Quick to voice shock over the President’s implication that Ike condoned an anti-Semitic and anti-Catholic immigration policy (see above) was one of U.S. Jewry’s leaders, Rabbi Abba Hillel Silver of Cleveland. Former president of the Zionist Organization of America, Dr. Silver pointedly called on Eisenhower in New York, then issued a statement:

“Much is permitted in a campaign, but the attempt by implication to identify a man like General Eisenhower—whose humanity and broad tolerance are known all over the world—with anti-Semitism and anti-Catholicism is just not permissible even in the heat of a campaign.

“It is clear that General Eisenhower is opposed to the McCarran bill. Incidentally, the McCarran bill was fathered by the Democrats, and both Democrats and Republicans were culpable for keeping this un-American bill on the books. General Eisenhower would like to eliminate from the bill unusual preferences for Nordics or any other racial preference.”

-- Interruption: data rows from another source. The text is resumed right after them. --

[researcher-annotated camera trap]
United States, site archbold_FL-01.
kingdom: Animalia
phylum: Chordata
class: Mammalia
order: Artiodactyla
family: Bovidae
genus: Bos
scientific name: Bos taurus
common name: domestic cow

Washington Publisher Eugene Meyer (the Washington Post) poured it back on Truman for “slanderous . . . outrageous . . . ridiculous” charges. Bernard Baruch, Democratic elder statesman, allowed the release of a letter he had written to Ike last August: “Since I have known you as a major, I have grown to respect and admire your character, ability, gentleness but firmness and, above all, the high purposes that have motivated you in all circumstances. Your abhorrence of cant, hypocrisy, intolerance in all fields of human relations have brought affection with respect and admiration.”

The Republican top brass hit hard at the Truman tactics. Said South Dakota’s Senator Karl E. Mundt: “Never has a retiring President campaigned in this manner. He is making it difficult for any decent Americans to vote Democratic in 1952.” Then, in words addressed especially to Catholics and Jews, Mundt added: “Despite the fact that over a hundred leading national organizations, including the National Catholic Welfare Council, endorsed the McCarran-Walter Immigration Act, Mr. Truman blandly cries it is ‘anti-Catholic.’ The man who smashed the greatest enemy of the Jews in modern times, Adolf Hitler, who led Jewish fighting men in war and who, on every occasion, has shown friendship for the Jews, is labeled as ‘anti-Jewish’ . . .”

The New York World-Telegram and Sun recalled that the night before Truman’s charge was read, New York’s Francis Cardinal Spellman had introduced Eisenhower at the annual Al Smith dinner with these words: “The man of our generation to whom America entrusted the guardianship of its most precious possession—our liberties and our youth; a man known and respected throughout the country and throughout the world, a general who has a place among the alltime great men in American history.”

The reaction against Truman’s attempted character-assassination was widespread, but many Stevenson-lovers who express horror at Joe McCarthy were delighted by Truman’s rabble-rousing.